Likewise, if your other point of comparison is late 2019 AlibabaCloud spot pricing, you can get to US$10 for the same task.

Realistically, though, that's worst case 2017 vs best case 2019/2020. So you sure, you can get to that if you choose your numbers correctly.

They basically compared results from H/W that even in 2017 was 2 generations behind with the latest H/W. So yeah - between 2015 and 2019 we indeed saw a cost reduction from ~1000 to ~10 USD (on the major cloud provider vs best offer today scale).

I only take issue with the assumption that the trend continues this way, which it doesn't seem to.


I trained a useful neural network and prototyped a viable [failed] startup technology something like 4 years ago on a 1080ti with a mid range CPU. It was enough to get me meetings with a couple of the largest companies in the world.

Yeah it took 12-24 hours to do what I could login to AWS and accomplish in minutes with parallel GPUs...but practical solutions were already in reach. The primary changes now are buzz and possibly unprecedent rate of research progress.


I would really like a thorough analysis on how expensive it is to multiply large matrices, which is the most expensive part of a transformer training for example according to the profiler. Is there some Moore’s law or similar trend?


It is regrettable if an equivalent to the self-fulfilling prophecy of Moore's "Law" (originally an astute observation and forecast, but not remotely a law) became a driver/limiter in this field as well, even more so if it's a straight transplant for soundbite reasons rather than through any impartial and thoughtful analysis.
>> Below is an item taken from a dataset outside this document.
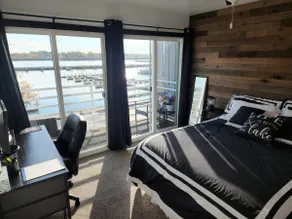 Port Clinton Paradise- Waterfront 2 bedroom, Pool, Hot tub, Sauna, Fire pit - Image 2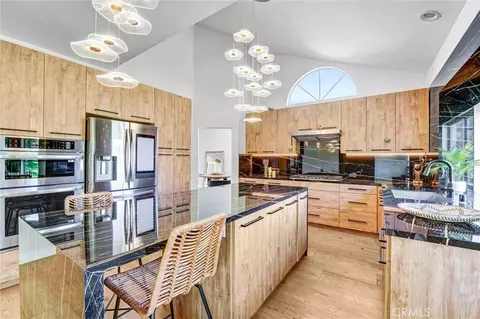 22411 Holly Ct, Santa Clarita, CA 91390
One thing I've wondered is if Moore's Law is good or bad, in the sense of how fast should we have been able to improve IC technology. Was progress limited by business decisions or is this as fast as improvements could take place?
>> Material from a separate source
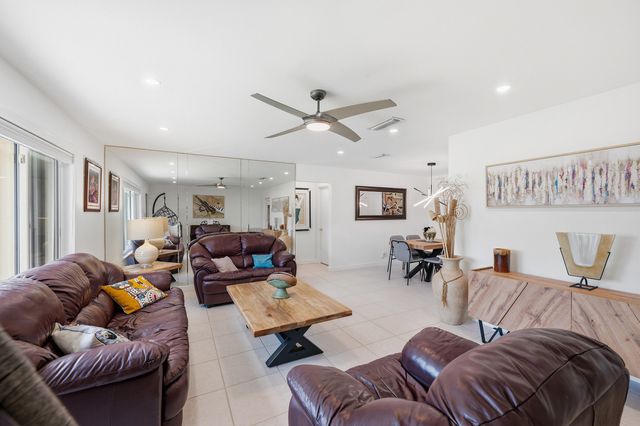 1125 N Rock Island Road, Margate, FL 33063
A thought experiment: suppose we meet aliens who are remarkably similar to ourselves and have an IC industry. Would they be impressed by our Moore's law progress, or wonder why we took so long?


https://en.wikipedia.org/wiki/Moore%27s_law, third paragraph of the header, claims that Moore's Law drove targets in R&D and manufacturing, but does not cite a reference for this claim.

"Moore's prediction has been used in the semiconductor industry to guide long-term planning and to set targets for research and development."


I'm not sure what the point of that question is. In theory you could have a government subsidize construction of fabs so that skipping nodes is feasible but why on earth would you do that when the industry is fully self sufficient and wildly profitable?


The cost to collect the huge amounts of needed to train meaningful models is surely not growing at this rate.


Despite nvidia vaguely prohibiting users from using their desktop cards for machine learning in any sort of data center-like or server-like capacity. Hopefully AMDs ml support / OpenCl will continue improving


Last I saw, they don’t even support ROCm on their recent Navi cards, so I’d be hesitant.


Wow. This is really disappointing to see. (https://github.com/RadeonOpenCompute/ROCm/issues/887)

I guess PlaidML might be a viable option?


Does it mean that the cost to train something like gpt3 by OpenAI will reduce from 12 million dollars to less next year ? If so how much will it reduce to ?


It was probably because very inefficient to begin with.


Indeed nonexistent


"AI" is not really appropriate name for what it is


tl;dr: Training learners is becoming cheaper every year, thanks to big tech companies pushing hardware and software.